A police officer’s former girlfriend wants him to pay more than three quarters of his salary to maintain a child born three months after they separated.
Halima Arif wants the court to order Almas Said Mangi to pay her Sh15,000 for food and Sh3,000 for medical and other expenses per month to maintain a boy she claims he sired nine years ago. The money she is demanding comes to about Sh18,433.
But Mangi, who says he earns Sh23,364 per month, denies being the boy’s biological father, saying he last saw the child one month after birth.

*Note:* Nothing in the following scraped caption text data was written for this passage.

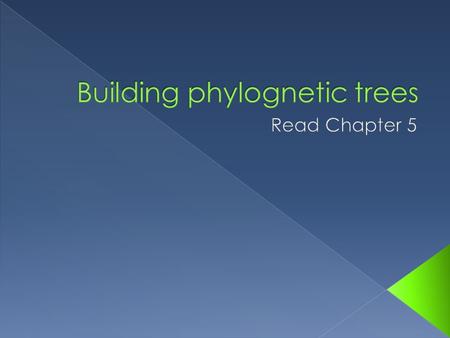  Aim in building a phylogenetic tree is to use a knowledge of the characters of organisms to build a tree that reflects the relationships between them.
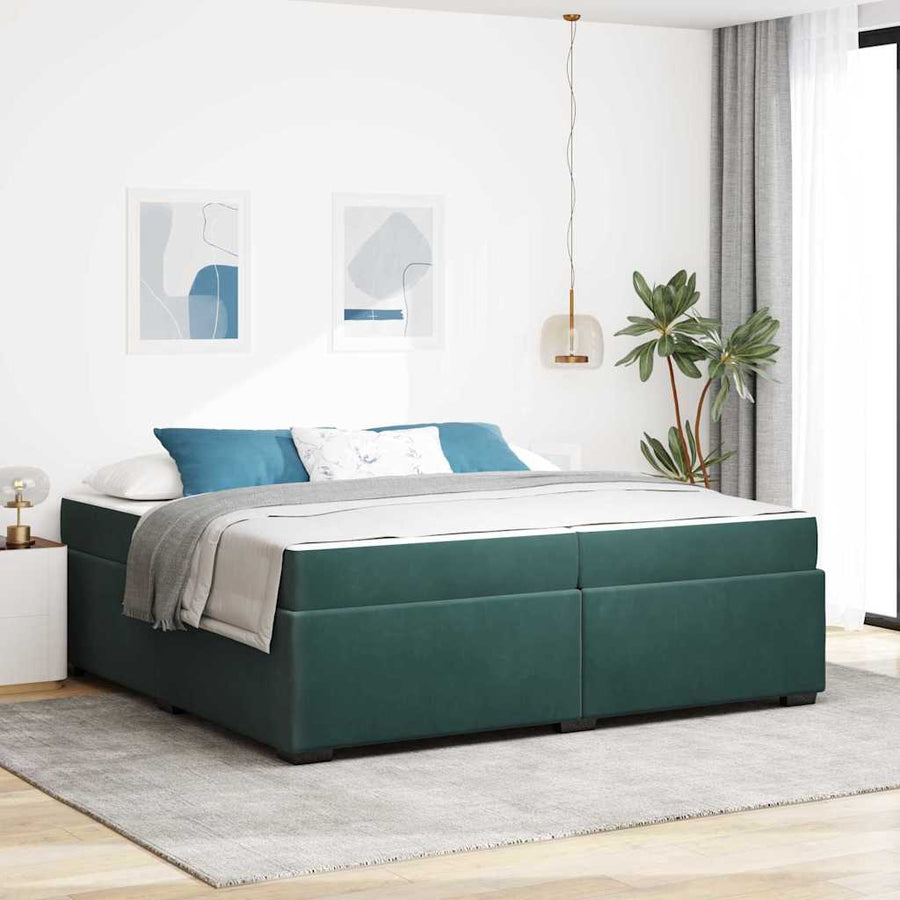 Bedframe met matras Donkergroen 200 x 200 cm Stof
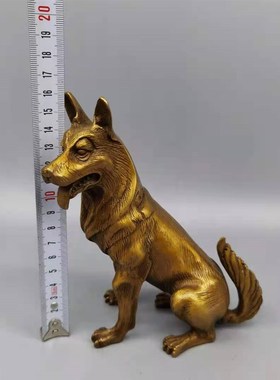 纯铜十二生肖狗大狼狗铜旺财狗客厅玄关家居装饰办公室工艺品摆件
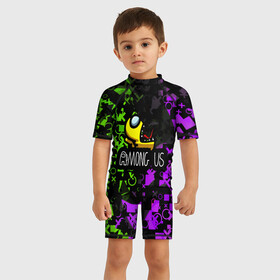 Детский купальный костюм 3D с принтом AMONG US   АМОНГ АС в Ухте, Полиэстер 85%, Спандекс 15% | застежка на молнии на спине | impostor | амонг ас | амунг ас | игра | импостер | космонавт | монстр | персонаж | чудовище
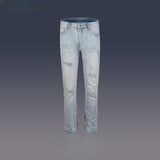 MIJKO Men's Vintage Pants MIJKO Zipper Pants Trendy Men's and Women's Ripped Washed Jeans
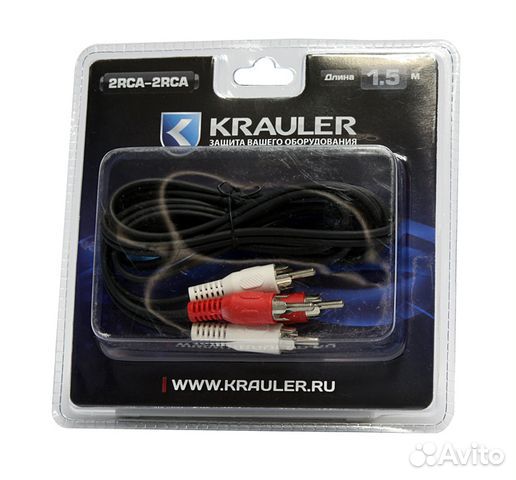 Кабель krauler 2RCA(M) -2RCA(F), 1.5м, блистер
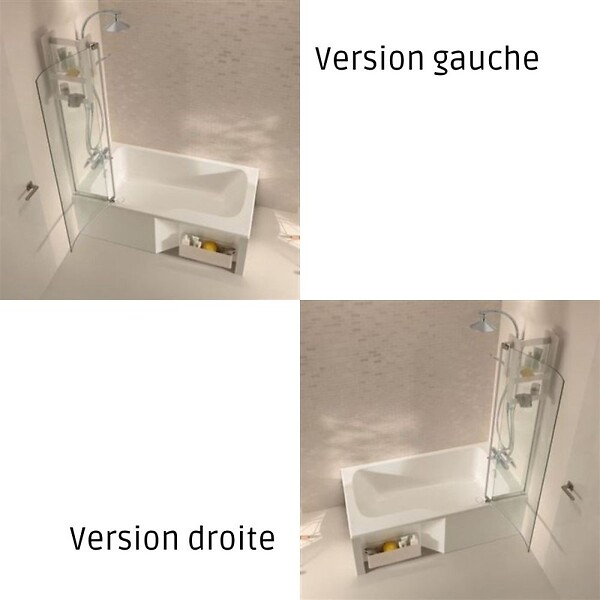 JACOB DELAFON - Baignoire bain douche Malice 160 x 85 cm version Droite, Blanc mat - large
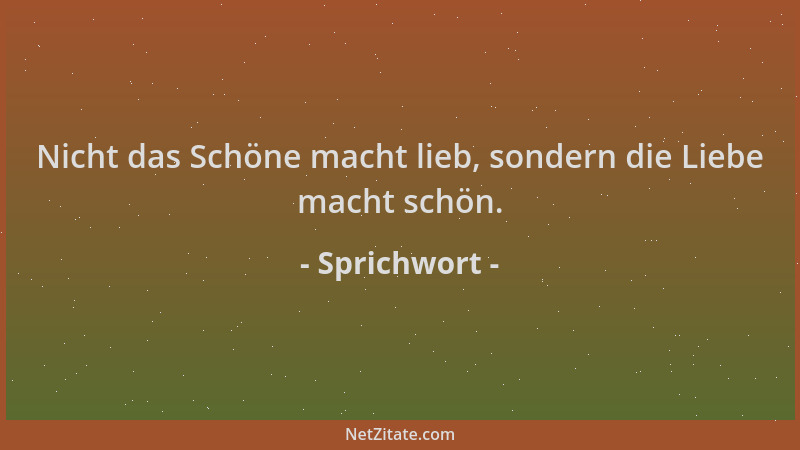 Sprichwort - Nicht das Schöne macht lieb, sondern die Liebe macht schön....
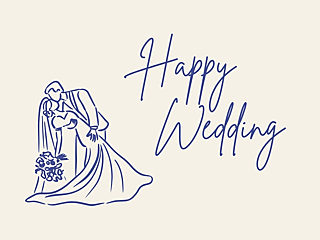 Wedding card cover with blue line art of a couple and the text 'Happy wedding'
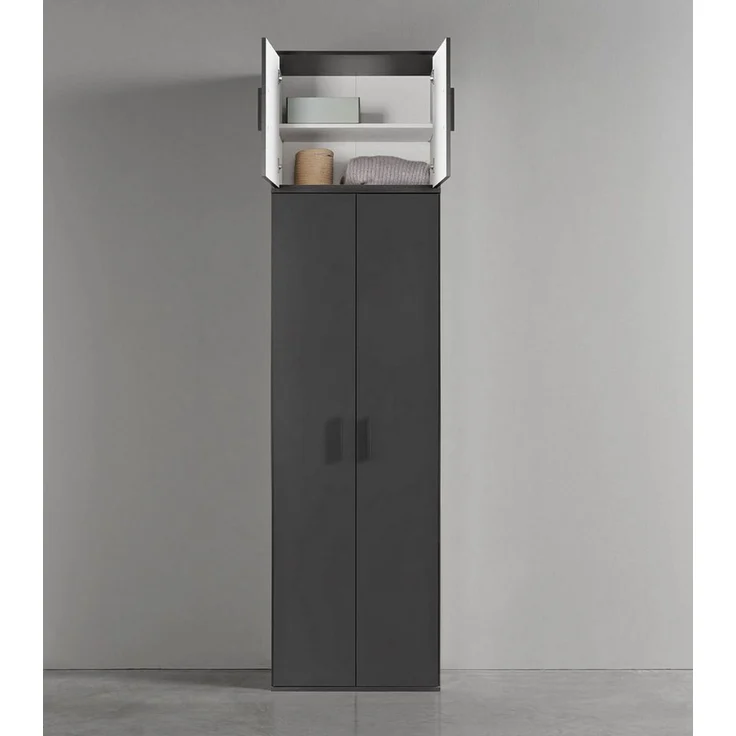 mokebo Mehrzweckschrank Der Extralange Besenschrank, Putzschrank, Flurschrank, Aufbewarhungsschrank schwarz – Bild 2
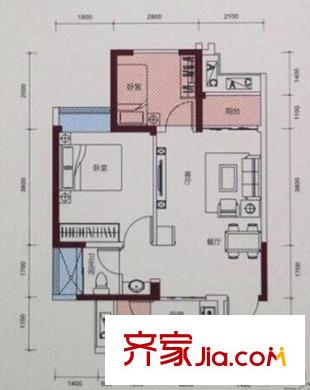 保利?陽(yáng)光城一期3棟04/05戶型 2室2廳1衛(wèi)1廚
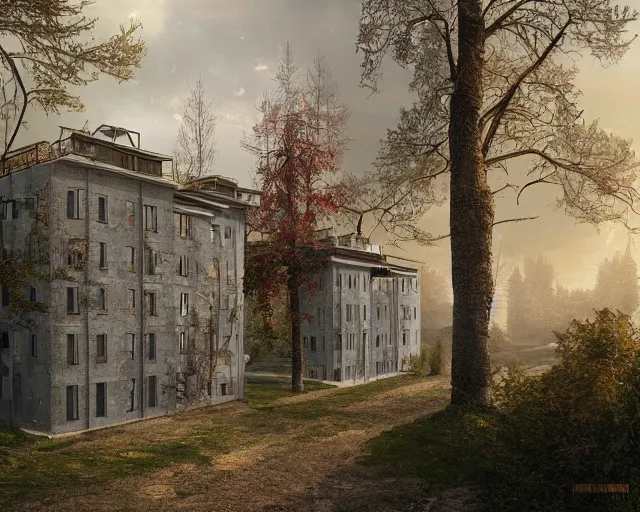 Prompt: beautiful matte painting of cute soviet block of flats hrushevka in end of forest by stephan koldi,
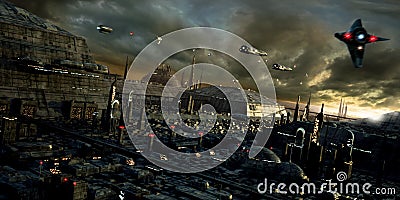 Science-fiction city and landscape Stock Photo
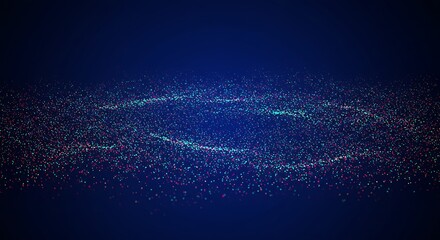 Abstract digital particles form a wave-like pattern.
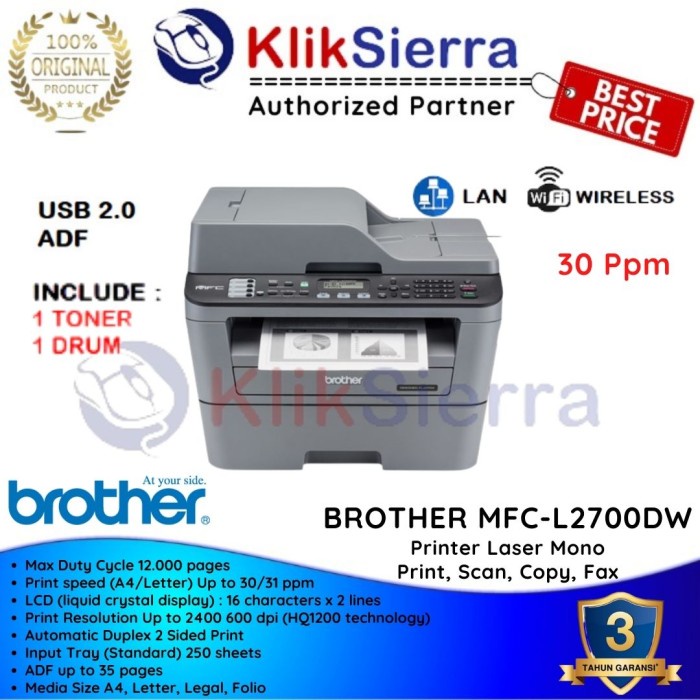 Promo Brother Mfc-L2700Dw Laser Mono Multifunction L2700 Dw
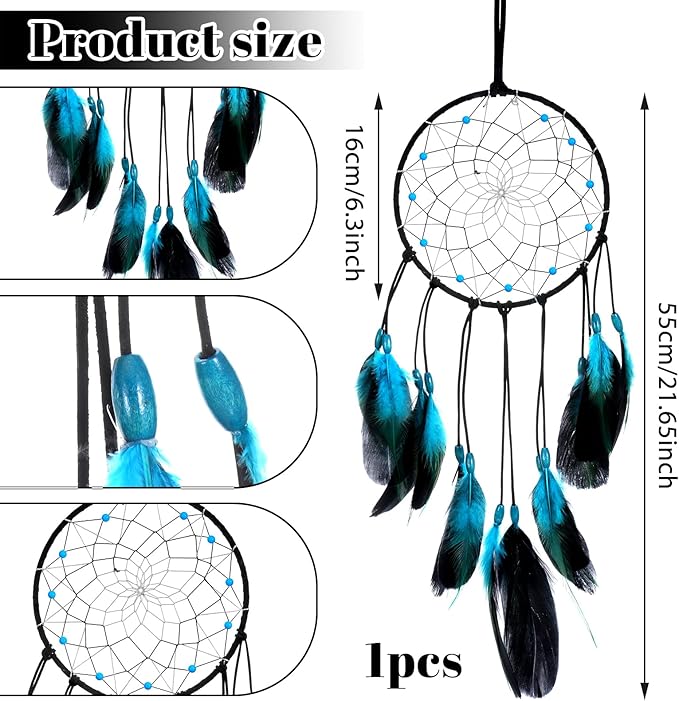Blue Dream Catchers Home Handmade Blue Dreamcatcher Style Retro Feather Dreamcatcher Traditional Bedroom Decor Wall Hanging for Ornament Art Craft Gift Adults Halloween Christmas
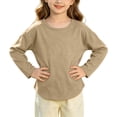 thumbnail image 6 of FAIWAD Boys and Girls Long Sleeve Shirts Crew Neck Plain Loose Tops Kids School Daily Clothes, 6 of 8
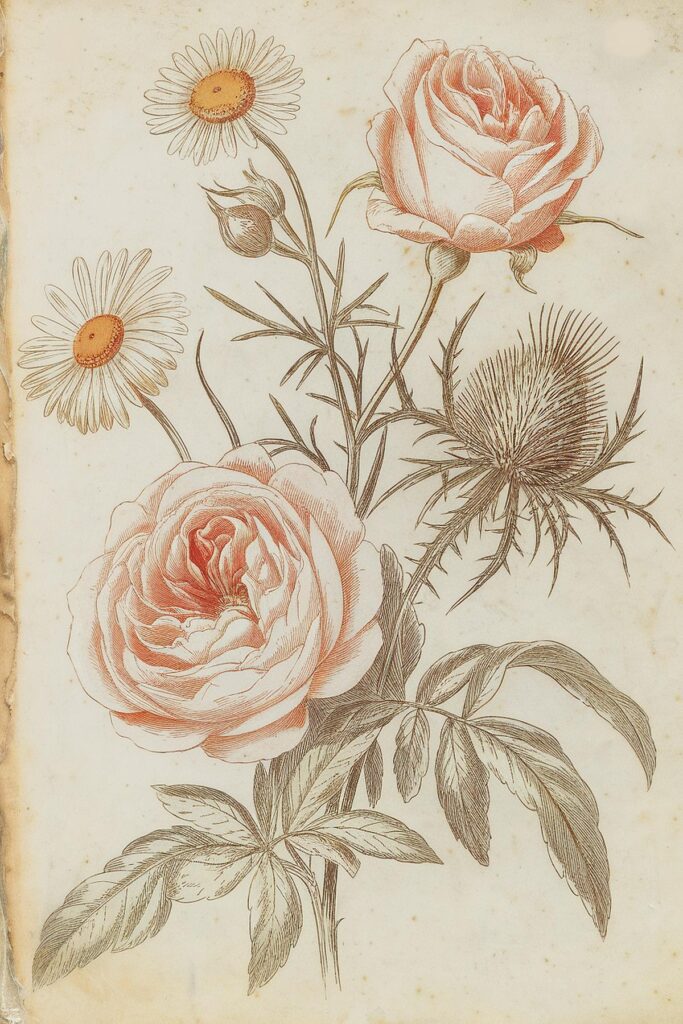 Vintage botanical illustration featuring pink roses, daisies, and thistle on an aged background.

He says requests to Halima to accompany him to hospital for a DNA test to establish if the child is his have been turned down.
But Halima says the DNA test has already been done, and the results indicate the child is Mangi’s.
The officet pleaded that attaching his salary would drive him into debt.
“The attachment ordered by the court is taking Sh18,433 out of Sh23,364 I earn as a net salary and as such I have to survive by borrowing money for food, transport and school fees for my child,” he says.
Mangi accuses Halima of not honouring scheduled meetings for a DNA test.
“Despite travelling from Nairobi on several occasions and offering to foot the bill of the DNA test, Halima has refused to accompany me for a DNA test and always fails to appear at the appointed time whenever she agrees to meet me,” he said.
He claims that his ex-girlfriend is already married and wonders why she decided to sue him after seven years.
“The DNA issue is paramount and the court will note that the child’s name on the birth certificate differs from one in the suit,” he said.
Mangi questioned why he should risk his life in the police service and end up earning 22 per cent of his salary while a child he is not certain is his takes 78 per cent.
“I engage heavily in security work and my seniors are keen to know how I will be surviving without a salary. Ordinarily, the assumption is that an officer who is able to survive without a salary is engaged in crime, and my employment may therefore be jeopardised,” he said.
He also questions why the boy’s birth certificate bears his name as the father and yet he did not give consent to the issuing office.
He argues that for a parent’s name to appear on a child’s birth certificate, they must sign on the notification of birth and provide an ID copy.
Halima, in her affidavit, says Mangi is the biological father of the boy who was born on January 24, 2007.
She says she separated with Mangi in April 2007 and accuses him of refusing to provide for the boy.